The other additives can include, but are not limited to,
surfactants, tackifying agent, resins, curable resins, curing
agents for a curable resin, oxygen scavengers, alcohols, scale
inhibitors, fluid-loss additives, oxidizers, bactericides, and
biocides. Because the metal silicate is a corrosion inhibitor, it
may not be necessary to add an additional corrosion inhibitor to
any of the fracturing fluids.
[0038] Acidizing fluids are provided for performing an acidizing
treatment on a subterranean formation. The acidizing treatment can
be acid washing, matrix acidizing, or fracture acidizing. The
acidizing fluids can clean wellbore equipment of scale, buildup,
etc.; or degrade a filtercake, sediments, or mud solids on the wall
of the wellbore, on wellbore equipment, and within the pores of the
subterranean formation; or acid fracture a subterranean
formation.
[0039] The acidizing fluid includes an acid or a delayed acid. The
delayed acid can be part of a delayed acid breaker system. Common
acids, encapsulated acids, or emulsified acids can be selected
from, but are not limited to, hydrochloric acid, hydrofluoric acid,
organic acids such as acetic acid or formic acid,
N-(phosphonomethyl)iminodiacetic acid; a salt of
N-(phosphonomethyl)iminodiacetic acid; a phosphonic acid; a salt of
a phosphonic acid; and any combination thereof. A delayed acid
precursor can be by way of one non-limiting example, an ester of a
carboxylic acid. The carboxylic acid can be, without limitation,
formic acid, lactic acid, acetic acid, propionic acid, tartaric
acid, or any aliphatic or aromatic acid. The acid generating inert
agent used to generate the hydrofluoric acid solution is a
sulfonate ester and the acid generating activator used to generate
the hydrofluoric acid solution is a fluoride salt, wherein the
sulfonate ester is selected from the group consisting of a methyl
p-toluenesulfonate; an ethyl p-toluenesulfonate; a methyl
o-toluenesulfonate; an ethyl o-toluenesulfonate; a methyl
m-toluenesulfonate; an ethyl m-toluenesulfonate; a methyl
methanesulfonate; an ethyl methanesulfonate; an any combinations
thereof, and wherein the fluoride salt is selected from the group
consisting of an ammonium fluoride; an ammonium bifluoride; a
potassium fluoride; a potassium bifluoride; a sodium fluoride; a
sodium bifluoride; a lithium fluoride; a lithium bifluoride; a
rubidium fluoride; a rubidium bifluoride; a cesium fluoride; a
cesium bifluoride; and any combinations thereof.

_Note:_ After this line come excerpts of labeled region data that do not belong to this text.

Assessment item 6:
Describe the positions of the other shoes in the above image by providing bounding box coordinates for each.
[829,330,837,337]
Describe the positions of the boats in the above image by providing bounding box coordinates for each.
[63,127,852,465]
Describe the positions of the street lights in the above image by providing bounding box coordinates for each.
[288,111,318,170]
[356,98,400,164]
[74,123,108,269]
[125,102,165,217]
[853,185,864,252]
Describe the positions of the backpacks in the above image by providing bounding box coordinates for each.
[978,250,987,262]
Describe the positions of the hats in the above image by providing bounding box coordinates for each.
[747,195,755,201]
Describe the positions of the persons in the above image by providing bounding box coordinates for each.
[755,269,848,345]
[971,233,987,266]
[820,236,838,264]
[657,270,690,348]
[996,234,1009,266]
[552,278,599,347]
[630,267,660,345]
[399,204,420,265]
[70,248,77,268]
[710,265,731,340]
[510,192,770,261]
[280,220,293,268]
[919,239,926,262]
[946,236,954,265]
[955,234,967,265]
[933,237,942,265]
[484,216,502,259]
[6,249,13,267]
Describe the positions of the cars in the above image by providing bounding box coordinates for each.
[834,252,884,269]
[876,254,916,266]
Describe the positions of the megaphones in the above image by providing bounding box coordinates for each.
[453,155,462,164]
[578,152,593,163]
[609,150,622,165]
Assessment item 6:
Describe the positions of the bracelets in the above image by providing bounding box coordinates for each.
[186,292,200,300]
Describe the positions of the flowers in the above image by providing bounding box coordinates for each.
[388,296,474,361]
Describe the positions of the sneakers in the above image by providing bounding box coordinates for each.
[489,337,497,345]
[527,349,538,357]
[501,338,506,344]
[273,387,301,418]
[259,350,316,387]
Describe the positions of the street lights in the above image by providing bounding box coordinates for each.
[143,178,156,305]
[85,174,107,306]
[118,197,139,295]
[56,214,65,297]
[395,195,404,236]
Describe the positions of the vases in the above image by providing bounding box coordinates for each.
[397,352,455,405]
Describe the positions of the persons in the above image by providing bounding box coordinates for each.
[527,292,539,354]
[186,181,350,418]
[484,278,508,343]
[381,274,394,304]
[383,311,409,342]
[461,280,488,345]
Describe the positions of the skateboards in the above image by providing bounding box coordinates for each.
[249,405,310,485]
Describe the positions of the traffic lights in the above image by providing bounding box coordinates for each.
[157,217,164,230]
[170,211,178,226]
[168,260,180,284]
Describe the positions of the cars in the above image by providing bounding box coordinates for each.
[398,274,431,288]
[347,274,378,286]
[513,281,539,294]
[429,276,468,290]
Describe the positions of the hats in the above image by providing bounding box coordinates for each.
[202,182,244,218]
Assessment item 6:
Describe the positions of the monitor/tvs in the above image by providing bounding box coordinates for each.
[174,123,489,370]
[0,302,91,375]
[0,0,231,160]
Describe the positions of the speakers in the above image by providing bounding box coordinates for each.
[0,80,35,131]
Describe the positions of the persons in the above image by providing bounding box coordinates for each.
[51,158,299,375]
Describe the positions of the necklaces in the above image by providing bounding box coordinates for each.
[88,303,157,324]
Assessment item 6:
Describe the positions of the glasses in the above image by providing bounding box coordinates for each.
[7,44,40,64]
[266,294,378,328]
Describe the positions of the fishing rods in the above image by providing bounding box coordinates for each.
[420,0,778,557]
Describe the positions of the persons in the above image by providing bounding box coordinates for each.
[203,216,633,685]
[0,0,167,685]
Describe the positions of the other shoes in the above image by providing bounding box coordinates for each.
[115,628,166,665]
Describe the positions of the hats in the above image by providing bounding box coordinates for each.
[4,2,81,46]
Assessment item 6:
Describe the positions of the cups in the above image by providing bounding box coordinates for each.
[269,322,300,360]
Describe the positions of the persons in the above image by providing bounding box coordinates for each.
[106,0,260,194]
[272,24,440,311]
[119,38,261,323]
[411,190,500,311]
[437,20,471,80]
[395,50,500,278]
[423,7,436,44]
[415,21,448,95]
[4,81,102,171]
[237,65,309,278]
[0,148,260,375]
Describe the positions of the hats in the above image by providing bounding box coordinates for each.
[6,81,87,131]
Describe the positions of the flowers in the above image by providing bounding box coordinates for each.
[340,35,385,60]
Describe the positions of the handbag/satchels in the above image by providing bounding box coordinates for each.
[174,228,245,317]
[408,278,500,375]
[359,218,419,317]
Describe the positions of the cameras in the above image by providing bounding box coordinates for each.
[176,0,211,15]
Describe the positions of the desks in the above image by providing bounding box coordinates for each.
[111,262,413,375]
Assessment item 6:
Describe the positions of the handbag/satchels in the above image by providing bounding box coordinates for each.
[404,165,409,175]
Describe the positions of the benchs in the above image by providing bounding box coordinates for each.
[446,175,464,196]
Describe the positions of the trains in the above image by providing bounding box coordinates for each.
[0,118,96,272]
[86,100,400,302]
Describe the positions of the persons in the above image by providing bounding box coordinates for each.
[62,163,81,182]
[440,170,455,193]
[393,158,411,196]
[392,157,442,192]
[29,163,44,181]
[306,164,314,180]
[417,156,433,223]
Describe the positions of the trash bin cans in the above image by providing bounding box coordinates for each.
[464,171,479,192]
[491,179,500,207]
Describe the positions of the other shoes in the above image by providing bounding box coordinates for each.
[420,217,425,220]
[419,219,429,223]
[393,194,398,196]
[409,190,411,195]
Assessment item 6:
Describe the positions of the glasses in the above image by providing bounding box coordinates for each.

The acid
generating inert agent used to generate the hydrochloric acid
solution is a sulfonate ester and the acid generating activator
used to generate the hydrochloric acid solution is a chloride salt,
wherein the sulfonate ester is selected from the group consisting
of a methyl p-toluenesulfonate; an ethyl p-toluenesulfonate; a
methyl o-toluenesulfonate; an ethyl o-toluenesulfonate; a methyl
m-toluenesulfonate; an ethyl m-toluenesulfonate; a methyl
methanesulfonate; an ethyl methanesulfonate; an any combinations
thereof, and wherein the chloride salt is selected from the group
consisting of an ammonium chloride; a potassium chloride; a sodium
chloride; a lithium chloride; a cesium chloride; and any
combinations thereof.
[0040] The volume of acid used in any of the acidizing embodiments
can range from 10 to 500 gallons per foot of the formation being
treated. The concentration of the acid or the delayed acid can be
in the range of 1% to 35% weight by weight of the base fluid "w/w,"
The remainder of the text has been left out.